The question came up on the NTDEV mailing list a while back about how the “Scheduler” works in Windows … specifically about what thread it ran on and how it got control.
The answer is that you should ignore this idea that there’s a “scheduler” as an independent entity. It doesn’t exist like that in Windows.
In windows there are basically two functions for scheduling in the dispatcher. The first selects the most appropriate thread to run on a processor at any given time based on a number of factors such as thread priority, thread affinity, ideal processor, etc… . The second initiates a context switch between the current thread and the new one.
The Ke subsystem implements these functions and uses them to schedule threads in a distributed manner.
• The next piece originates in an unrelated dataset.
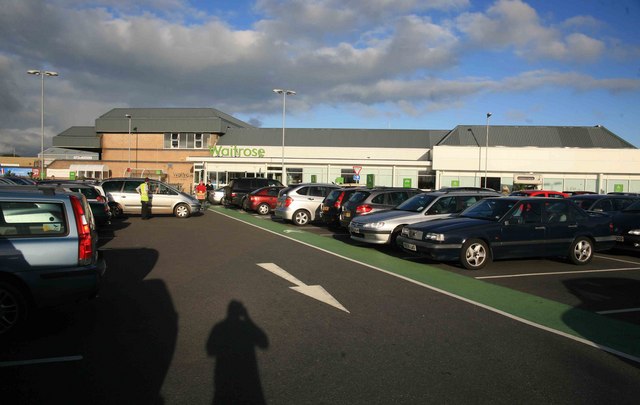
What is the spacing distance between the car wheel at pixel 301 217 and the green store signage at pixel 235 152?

Basically any time a Ke function is called which changes the state of a thread (to block it, to wake it up, to change its priority, to mark it as having exceeded a quantum) that function will invoke these two other functions to see if a different thread should be running and, if so, to swap over to it.
So you’ve got some user-mode code on a processor. That code will continue to run until it:
- Calls WaitForSingleObject, which calls the NtWaitForSingleObject system call which transitions to kernel mode and (eventually) calls KeWaitForSingleObject. KeWaitForSingleObject links the current thread onto the wait list for the object (say an event) then selects another thread which could be run and does a context switch
Gets a page fault. This triggers the kernel trap handler, which calls the memory manager which will initiate a page-in then calls KeWaitForSingleObject to block the thread until the I/O completes. KeWaitForSingleObject will select a new thread to run and switch to it.
- Is interrupted by a timer interrupt. The kernel’s timer interrupt handler will see if the current thread has run longer than its quota and, if so, will attempt to select a new thread to run. If the current thread is the highest priority thread in the system then it will be left on the processor. Otherwise the kernel code will get select a new one and switch to it.
- Is interrupted by a device interrupt which completes an I/O request initiated by another process. Often this involves boosting the priority of the other process by calling a Ke function. This function sets the new priority, then calls the selection function to see what process should be running on the processor. If there’s a better candidate after the priority boost then Ke will swap to the new thread
There are a number of other conditions which can cause a context switch, and I’ve dramatically oversimplified some of them, but hopefully this will help you get the idea. The responsibility for scheduling in NT is distributed across all threads in the system, which eventually end up in a Ke routine.